Страшно, тяжело, когда теряет человек надежду.
– Далеко до Торческа? – нетерпеливо спросил Туряк старого проводника-берендея[95], который вёл отряд по степному шляху.
– Тридцать вёрст, боярин.
– Стало быть, скоро доберёмся. – Туряку надоел тяжёлый утомительный путь, где на каждом шагу, казалось, подстерегала его опасность, где в высокой траве за курганами могли таиться свирепые, не знающие пощады половцы…
Кони со всадниками медленно погрузились в воду. Старый берендей уверенно повёл отряд через брод, время от времени оглядываясь: все ли идут, не отстал ли кто.
За переправой кони пошли веселее: видно, холодная вода взбодрила их. Туряк впервые за время пути слабо улыбнулся: может, хоть добраться до Торческа удастся ему целым и невредимым. Пусть маленькая, но всё же удача.

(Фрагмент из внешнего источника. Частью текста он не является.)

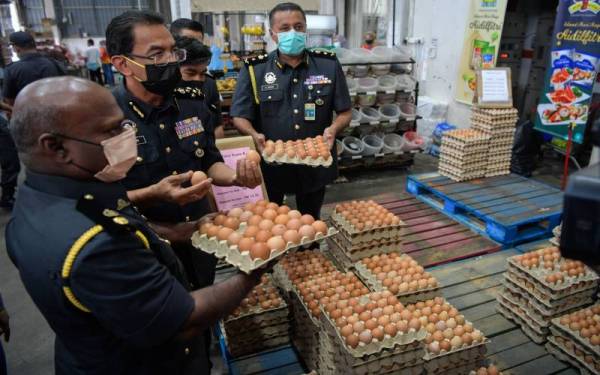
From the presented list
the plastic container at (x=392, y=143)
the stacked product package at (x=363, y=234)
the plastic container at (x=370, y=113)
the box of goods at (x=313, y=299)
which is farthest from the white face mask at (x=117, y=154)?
the plastic container at (x=392, y=143)

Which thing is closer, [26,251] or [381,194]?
[26,251]

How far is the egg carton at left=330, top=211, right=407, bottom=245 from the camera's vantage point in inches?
129

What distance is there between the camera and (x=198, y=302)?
1357 millimetres

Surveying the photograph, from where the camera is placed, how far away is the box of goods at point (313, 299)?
8.30ft

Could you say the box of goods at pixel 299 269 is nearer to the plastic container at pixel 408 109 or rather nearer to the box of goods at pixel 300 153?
the box of goods at pixel 300 153

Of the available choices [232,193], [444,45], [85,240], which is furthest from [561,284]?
[444,45]

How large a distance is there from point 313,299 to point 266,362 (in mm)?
536

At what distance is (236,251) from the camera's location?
177cm

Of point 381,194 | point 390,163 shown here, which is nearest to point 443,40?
point 390,163

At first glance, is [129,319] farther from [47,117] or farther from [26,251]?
[47,117]

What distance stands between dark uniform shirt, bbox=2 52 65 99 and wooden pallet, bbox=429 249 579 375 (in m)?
5.52

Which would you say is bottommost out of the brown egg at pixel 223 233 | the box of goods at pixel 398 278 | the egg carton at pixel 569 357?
the egg carton at pixel 569 357

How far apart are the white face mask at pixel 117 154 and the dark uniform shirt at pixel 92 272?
0.13ft

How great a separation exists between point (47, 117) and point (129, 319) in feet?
2.05
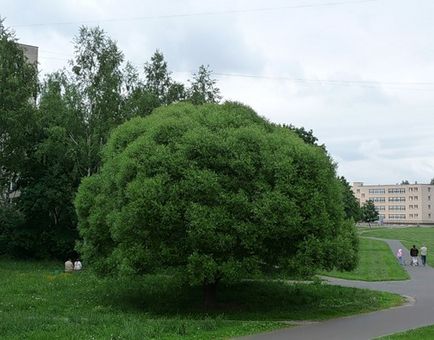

За Росью пашни сменились дикими, поросшими ковылём полями, изредка на пути встречались перелески и густые заросли кустарника. Здесь селились торки и берендеи, которые, спасаясь от половцев, перешли на службу к киевским князьям. Князья прикрывались ими как щитом от половецких нашествий. Правда, не всегда бывали новые вассалы послушны, часто переходили они на сторону половцев и вместе с ними совершали опустошительные набеги на земли недавних своих друзей и покровителей. Не случайно старый берендей рассказывал Туряку о некоем разбойном бее[96] Метагае, который убежал от хана Азгулуя к половецкому хану Боняку и грабит ныне своих единоплеменников.
К вечеру утомлённые путники добрались-таки до Торческа. Более девяти лет прошло со времени кровавых событий, когда город этот был взят штурмом и разорён ордами свирепого хана Тогорты. Уже и труп хана давно истлел, но горожане продолжали жить в постоянной опаске и каждое лето укрепляли и подновляли крепостные стены.
Торческ окружал высокий земляной вал, за ним виднелся ров с мутной грязной водой.
Проехав по узенькому, переброшенному через ров мостку, Туряк и его спутники очутились у огромных деревянных стен с башнями-сторожами. Из узких стрельчатых окон насторожённо наблюдали за ними смуглолицые усатые воины.
Миновав крепостные врата, Туряк оказался словно совсем в другой стране. Хотя в Торческе и стоял небольшой русский отряд, который опальному боярину и надлежало возглавить, жили здесь в основном оседлые торки и берендеи. Вместо привычных изб и теремов на градских улицах стояли кибитки, юрты и громадные шатры на столбах. Туряку даже почудилось, что попал он на некий базар: всюду мелькали разноцветные шелка, ревели верблюды, продавался скот, изделия из кожи, конские сёдла.
Проводник-берендей ввёл боярина в шатёр, где жил хан Азгулуй. К нему Туряк привёз послание от Святополка.
Хан, худощавый, с короткой, начинающей седеть редкой бородёнкой, высокого роста, скуластый, с большими чёрными, как перезрелые сливы, глазами, одетый в шёлковый полосатый халат, перехваченный поясом с раздвоенными концами, подозрительно искоса оглядел нежданного гостя и пригласил его сесть на ковёр у очага.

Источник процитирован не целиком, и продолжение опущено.